So, it’s happened. That moment we’ve all been waiting for has arrived: an ever-growing number of people are turning their backs on the business-as-usual politics offered by the mainstream parties and are pledging their support for an explicitly anti-establishment alternative. The bad news, of course, is that this alternative is the rabidly nationalist populism offered by UKIP, who currently look set to take more votes than any other party at the upcoming European elections. This has generated a huge amount of attention among the mainstream media and most of the left, but there seems to have been very little serious discussion of it among libertarians, especially when compared to the amount of energy that goes into countering much more marginal nationalist projects like the March for England.
To some extent, this reluctance to seriously engage with the rise of UKIP is entirely understandable, in that it reflects a very justified suspicion of electoral politics. Nationalist gatherings like the March for England or EDL protests take place within our “comfort zone” – which isn’t to say there’s anything comfortable about anti-fascist activity, but it is an arena where direct action methods obviously make sense. There’s a long tradition of militant opposition to fascist street marches, so the tactics and principles of militant anti-fascism are fairly well-defined by now. In contrast to fascist street groups, UKIP operate much more on the terrain of electoral politics, an arena that’s much harder for anarchist to engage with. If we can’t block them in the streets, and voting for the mainstream parties to stop them gaining seats is an unpalatable option, what else is left?
But while working out an anarchist strategy to counter UKIP is difficult, it’s also important. The idea of a “three-way fight”, as promoted by the blog of the same name, is useful here: “we believe that fascists and other far rightists aren’t simply tools of the ruling class. They can also form an autonomous political force that clashes with the established order in real ways… We believe the greatest threat from fascism in this period is its ability to exploit popular grievances and its potential to rally mass support away from any liberatory anti-capitalist vision.
Leftists need to confront both the established capitalist order and an insurgent or even revolutionary right, while recognizing that these opponents are also in conflict with each other.”
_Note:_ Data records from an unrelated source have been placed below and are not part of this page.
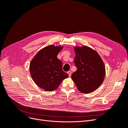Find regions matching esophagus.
I'll use <instances>...</instances> for the list:
<instances>
[{"label": "esophagus", "instance_id": "34e87169", "mask_svg": "<svg viewBox=\"0 0 128 128\" xmlns=\"http://www.w3.org/2000/svg\"><path fill=\"white\" fill-rule=\"evenodd\" d=\"M68 75H69V76L70 77L71 75H72V72H71V71L68 72Z\"/></svg>", "mask_w": 128, "mask_h": 128}]
</instances>
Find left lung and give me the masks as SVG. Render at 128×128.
<instances>
[{"label": "left lung", "instance_id": "left-lung-1", "mask_svg": "<svg viewBox=\"0 0 128 128\" xmlns=\"http://www.w3.org/2000/svg\"><path fill=\"white\" fill-rule=\"evenodd\" d=\"M74 51L77 70L72 75V78L80 92L91 93L103 82L106 74L104 63L96 51L88 46L75 47Z\"/></svg>", "mask_w": 128, "mask_h": 128}]
</instances>
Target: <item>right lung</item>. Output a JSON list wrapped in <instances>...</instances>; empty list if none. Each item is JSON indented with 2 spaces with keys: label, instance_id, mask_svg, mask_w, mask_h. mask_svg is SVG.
<instances>
[{
  "label": "right lung",
  "instance_id": "1",
  "mask_svg": "<svg viewBox=\"0 0 128 128\" xmlns=\"http://www.w3.org/2000/svg\"><path fill=\"white\" fill-rule=\"evenodd\" d=\"M63 46L48 45L40 50L30 64V73L38 86L46 91L58 88L64 79L69 77L62 70V63L57 55Z\"/></svg>",
  "mask_w": 128,
  "mask_h": 128
}]
</instances>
While UKIP definitely aren’t fascists, the basic thinking behind this analysis seems relevant. If UKIP are allowed to define what it means to be angry at the political elite – if they become the voice for all those who are angry about our daily grind funding the celebrity lifestyle of politicians and bureaucrats – then there’s no room for an alternative based on class solidarity to emerge. At the same time, we also need to firmly distance ourselves from the kind of liberal anti-UKIP campaigning that ultimately serves as a defence of the established political elite. The Third Estate and Suzanne Moore have both written good criticisms of the limits of most opposition to UKIP, and the Thurrock & Basildon Heckler has made a good start at putting across a class-based argument against UKIP.
Looking at the history of campaigns against the BNP gives us some examples of how to oppose a radical nationalist party without defending the political mainstream: the Hereford Antifa leaflet against the BNP is still worth a look as a classic piece of populist anti-fascism from a clearly defined working-class perspective, as is the old Anti-Fascist Action leaflet that branded the BNP as “the Ultra Conservatives”. Whether it’s explicitly linked to a positive alternative, as with the “blaming immigrants just lets your boss off the hook” defacement of a UKIP poster in Swansea, or just a purely negative message that UKIP can’t be trusted, we should be able to find ways to attack UKIP without endorsing the rest of the political class.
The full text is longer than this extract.